The time taken by the rock to reach the top of the tower is $\mathrm{t}=1.5 \mathrm{s}$  .

The time taken by the rock to achieve the maximum height is ${\mathrm{t}}^{\text{'}}=2.5 \mathrm{s}$  .

With the help of the given time interval, using the kinematics equation the height of the tower can be determined.

The kinematic equations that can be used to calculate the height are,

${\mathrm{v}}_{\mathrm{f}}={\mathrm{v}}_{\mathrm{i}}+\mathrm{at} \left(\mathrm{i}\right)$

$\mathrm{\Delta y}={\mathrm{v}}_{\mathrm{i}}\mathrm{t}+\frac{1}{2}{\mathrm{at}}^2 \left(\mathrm{ii}\right)$

At maximum height velocity of the projectile is zero. Substitute the values in equation (i). 

$$\begin{gathered} 0={\mathrm{v}}_{\mathrm{i}}+(-9.8)(2.5) \\ {\mathrm{v}}_{\mathrm{i}}=24.5 \mathrm{m}/\mathrm{s} \end{gathered}$$ 

Therefore, the initial velocity is 24.5 m/s  .

Using the initial velocity and other given values in equation (ii), we can find the height of the tower. Substitute the values in equation (ii).

 $$\begin{gathered} ∆\mathrm{y}=(24.5 \mathrm{m}/\mathrm{s})(1.5 \mathrm{s})+\frac{1}{2}(-9.8\mathrm{m}/{\mathrm{s}}^2){(1.5 \mathrm{s})}^2 \\ =25.72 \mathrm{m} \\ \approx 26 \mathrm{m} \end{gathered}$$

Therefore, the height of the tower is 26 m .

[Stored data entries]
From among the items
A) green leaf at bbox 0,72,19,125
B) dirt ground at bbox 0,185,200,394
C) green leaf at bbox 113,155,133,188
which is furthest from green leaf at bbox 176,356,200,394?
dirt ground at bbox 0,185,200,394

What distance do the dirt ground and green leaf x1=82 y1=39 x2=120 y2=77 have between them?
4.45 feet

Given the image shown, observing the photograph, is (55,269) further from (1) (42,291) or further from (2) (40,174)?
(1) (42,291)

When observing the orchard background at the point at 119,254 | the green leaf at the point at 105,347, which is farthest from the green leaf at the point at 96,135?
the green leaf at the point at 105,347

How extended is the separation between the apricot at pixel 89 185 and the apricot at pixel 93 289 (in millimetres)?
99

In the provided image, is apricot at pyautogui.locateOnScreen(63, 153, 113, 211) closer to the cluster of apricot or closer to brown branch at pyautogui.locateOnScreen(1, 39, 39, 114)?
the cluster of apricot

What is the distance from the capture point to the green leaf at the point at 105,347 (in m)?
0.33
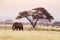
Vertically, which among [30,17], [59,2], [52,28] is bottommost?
[52,28]

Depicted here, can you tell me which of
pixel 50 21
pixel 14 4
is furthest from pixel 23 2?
pixel 50 21

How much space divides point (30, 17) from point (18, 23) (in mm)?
464

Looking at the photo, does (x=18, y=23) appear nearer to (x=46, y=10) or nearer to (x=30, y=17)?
(x=30, y=17)

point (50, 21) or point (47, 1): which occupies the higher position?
→ point (47, 1)

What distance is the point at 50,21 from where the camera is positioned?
5867 mm

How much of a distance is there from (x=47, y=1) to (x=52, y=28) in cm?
88

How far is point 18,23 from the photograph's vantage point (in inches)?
235

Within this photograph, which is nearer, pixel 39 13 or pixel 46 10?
pixel 46 10

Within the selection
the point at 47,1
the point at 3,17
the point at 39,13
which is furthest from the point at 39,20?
the point at 3,17

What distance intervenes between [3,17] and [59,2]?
6.10 ft

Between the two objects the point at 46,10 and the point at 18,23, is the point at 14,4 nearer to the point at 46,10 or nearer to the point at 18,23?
the point at 18,23

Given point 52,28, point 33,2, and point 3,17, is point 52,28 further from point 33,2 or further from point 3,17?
point 3,17

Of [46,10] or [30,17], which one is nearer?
[46,10]

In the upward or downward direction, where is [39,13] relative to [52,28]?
upward
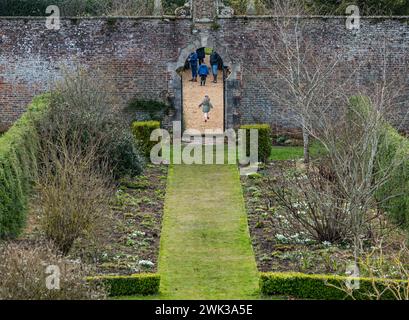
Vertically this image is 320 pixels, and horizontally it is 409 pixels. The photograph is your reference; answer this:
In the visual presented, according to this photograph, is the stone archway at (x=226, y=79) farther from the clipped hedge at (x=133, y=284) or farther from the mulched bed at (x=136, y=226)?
the clipped hedge at (x=133, y=284)

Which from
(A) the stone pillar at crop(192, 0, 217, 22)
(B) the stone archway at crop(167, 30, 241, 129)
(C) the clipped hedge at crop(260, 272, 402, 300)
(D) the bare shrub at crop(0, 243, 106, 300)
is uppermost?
(A) the stone pillar at crop(192, 0, 217, 22)

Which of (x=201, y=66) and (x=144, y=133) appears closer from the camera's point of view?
(x=144, y=133)

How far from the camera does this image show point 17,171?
2120cm

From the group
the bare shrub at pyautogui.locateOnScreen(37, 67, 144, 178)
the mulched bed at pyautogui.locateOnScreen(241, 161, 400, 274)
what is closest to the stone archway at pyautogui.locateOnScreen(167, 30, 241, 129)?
the bare shrub at pyautogui.locateOnScreen(37, 67, 144, 178)

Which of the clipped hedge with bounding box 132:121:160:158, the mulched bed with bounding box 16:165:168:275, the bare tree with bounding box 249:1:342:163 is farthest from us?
the bare tree with bounding box 249:1:342:163

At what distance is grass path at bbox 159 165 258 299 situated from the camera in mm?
17766

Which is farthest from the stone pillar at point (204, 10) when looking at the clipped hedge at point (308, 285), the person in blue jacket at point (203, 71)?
the clipped hedge at point (308, 285)

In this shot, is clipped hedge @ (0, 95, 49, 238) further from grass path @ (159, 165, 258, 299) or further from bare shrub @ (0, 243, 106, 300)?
bare shrub @ (0, 243, 106, 300)

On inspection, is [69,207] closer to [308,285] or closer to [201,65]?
[308,285]

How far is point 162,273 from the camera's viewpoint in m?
18.4

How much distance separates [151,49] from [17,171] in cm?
1037

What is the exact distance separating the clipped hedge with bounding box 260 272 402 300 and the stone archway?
1385 centimetres

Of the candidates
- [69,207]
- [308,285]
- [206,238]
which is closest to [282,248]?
Result: [206,238]

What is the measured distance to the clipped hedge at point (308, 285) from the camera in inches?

• **What the task asks**
Could you reproduce the tower-height solution word for word from "The kinematic equations" to "in equation (i)."?

• **Response to the task**
The kinematic equations that can be used to calculate the height are,

${\mathrm{v}}_{\mathrm{f}}={\mathrm{v}}_{\mathrm{i}}+\mathrm{at} \left(\mathrm{i}\right)$

$\mathrm{\Delta y}={\mathrm{v}}_{\mathrm{i}}\mathrm{t}+\frac{1}{2}{\mathrm{at}}^2 \left(\mathrm{ii}\right)$

At maximum height velocity of the projectile is zero. Substitute the values in equation (i).